Activity:
Each line from the one containing "phylum: Chordata" through the end of the entries below should be transcribed exactly, and no other line.

[Stored items]
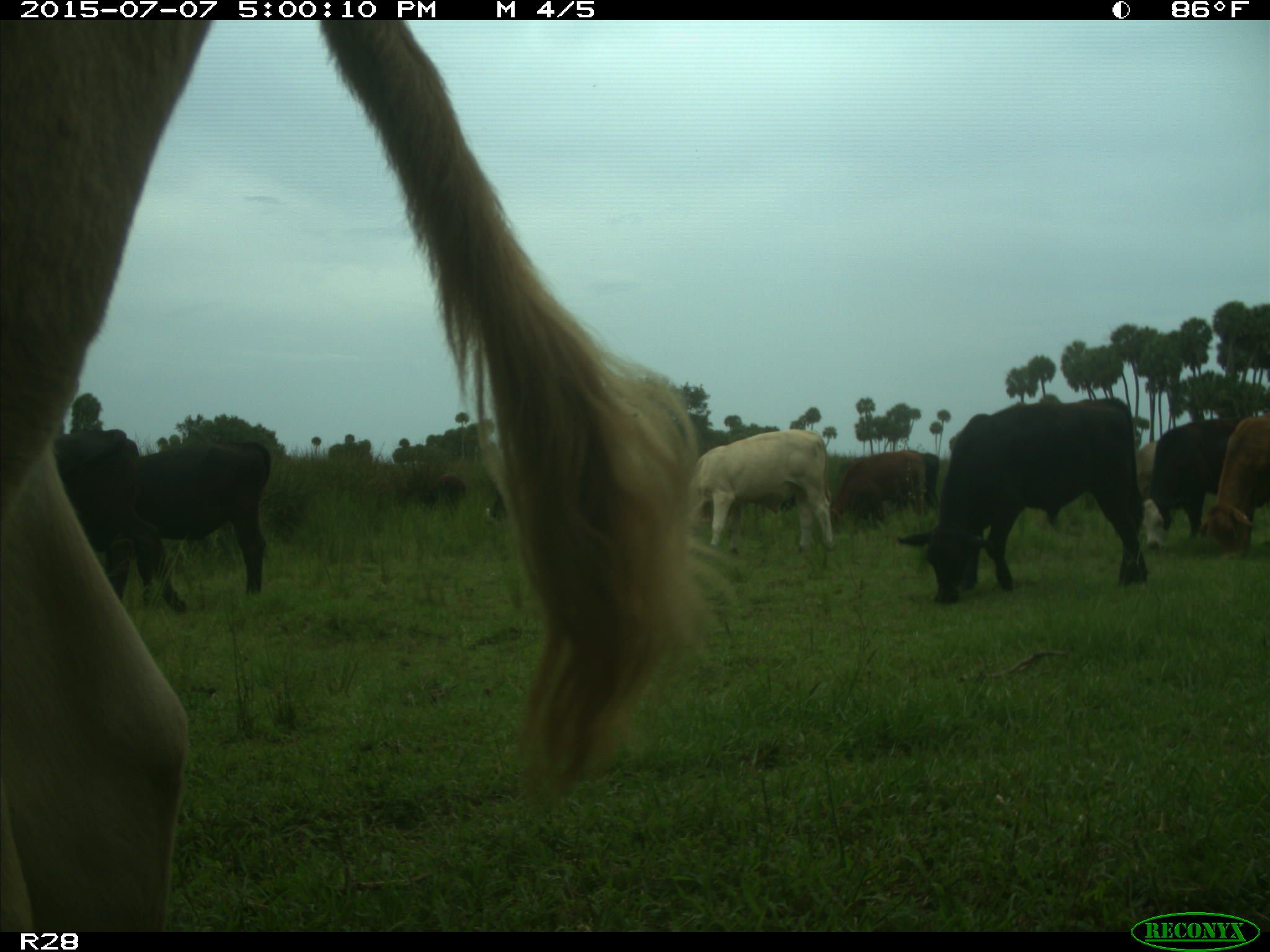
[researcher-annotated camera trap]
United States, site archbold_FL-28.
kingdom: Animalia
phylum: Chordata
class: Mammalia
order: Artiodactyla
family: Bovidae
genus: Bos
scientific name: Bos taurus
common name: domestic cow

Solution to this problem:
phylum: Chordata
class: Mammalia
order: Artiodactyla
family: Bovidae
genus: Bos
scientific name: Bos taurus
common name: domestic cow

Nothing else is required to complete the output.